La posizione di L. esclude la possibilità da parte del soggetto umano o di gruppi ben definiti di
essere al centro del pensiero sociale, poiché i sistemi societari sono troppo complessi. Non possono
essere considerati composti da esseri umani, ma da unità di comunicazione, in quanto gli individui
non sono che semplici parti dell’ambiente di un sistema societario. L. esclude il significato
soggettivo: “non esiste una maniera plausibile di fondare una teoria sistemica sul concetto
weberiano di azione significante”.
Critica Parsons per aver sovrastimato non solo quel consenso sociale che è funzionalmente
necessario, ma anche quello esistente effettivamente.
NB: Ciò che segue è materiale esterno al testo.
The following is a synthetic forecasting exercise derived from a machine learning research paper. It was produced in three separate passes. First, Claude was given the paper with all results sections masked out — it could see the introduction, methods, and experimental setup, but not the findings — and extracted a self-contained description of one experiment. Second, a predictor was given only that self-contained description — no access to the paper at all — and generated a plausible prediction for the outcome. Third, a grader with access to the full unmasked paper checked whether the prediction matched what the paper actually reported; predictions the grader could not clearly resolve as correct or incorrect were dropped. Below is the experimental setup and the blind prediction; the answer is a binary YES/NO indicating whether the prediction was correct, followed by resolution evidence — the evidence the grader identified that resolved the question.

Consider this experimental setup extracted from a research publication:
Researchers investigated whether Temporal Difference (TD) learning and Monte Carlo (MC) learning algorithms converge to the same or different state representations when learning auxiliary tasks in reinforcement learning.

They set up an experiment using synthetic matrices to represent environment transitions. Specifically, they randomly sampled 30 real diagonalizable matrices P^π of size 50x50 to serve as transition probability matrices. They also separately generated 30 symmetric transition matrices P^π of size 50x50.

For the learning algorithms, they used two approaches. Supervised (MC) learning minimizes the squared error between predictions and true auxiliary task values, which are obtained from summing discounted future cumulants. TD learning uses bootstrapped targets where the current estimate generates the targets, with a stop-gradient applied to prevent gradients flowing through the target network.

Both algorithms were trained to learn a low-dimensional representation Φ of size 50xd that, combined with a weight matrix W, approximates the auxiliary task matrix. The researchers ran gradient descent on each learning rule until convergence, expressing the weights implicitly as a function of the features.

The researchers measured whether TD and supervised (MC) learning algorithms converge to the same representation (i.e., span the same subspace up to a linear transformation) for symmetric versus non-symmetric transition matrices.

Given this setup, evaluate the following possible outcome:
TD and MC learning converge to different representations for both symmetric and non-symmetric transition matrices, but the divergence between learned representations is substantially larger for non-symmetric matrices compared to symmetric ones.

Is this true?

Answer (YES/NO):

Il collante della società è dunque
“l’accettazione comune di una contingenza schematizzata, (o strutturale).”
• Conclusioni
Il funzionalismo tende ad accentuare i valori rispetto agli interessi; quindi, benché mostri
l’importanza delle idee e dei legami tra potere e consenso sociale, trascura gli aspetti coercitivi del
potere e l’importanza degli obiettivi conflittuali dei vari individui.
Accentua la struttura a discapito del processo, per quanto il lavoro di Parsons sul mutamento di
evoluzione abbia iniziato a prendere in esame sia i processi che le strutture, inoltre il funzionalismo
preferisce l’analisi macro a quella microsociologica. Quindi visione area della società.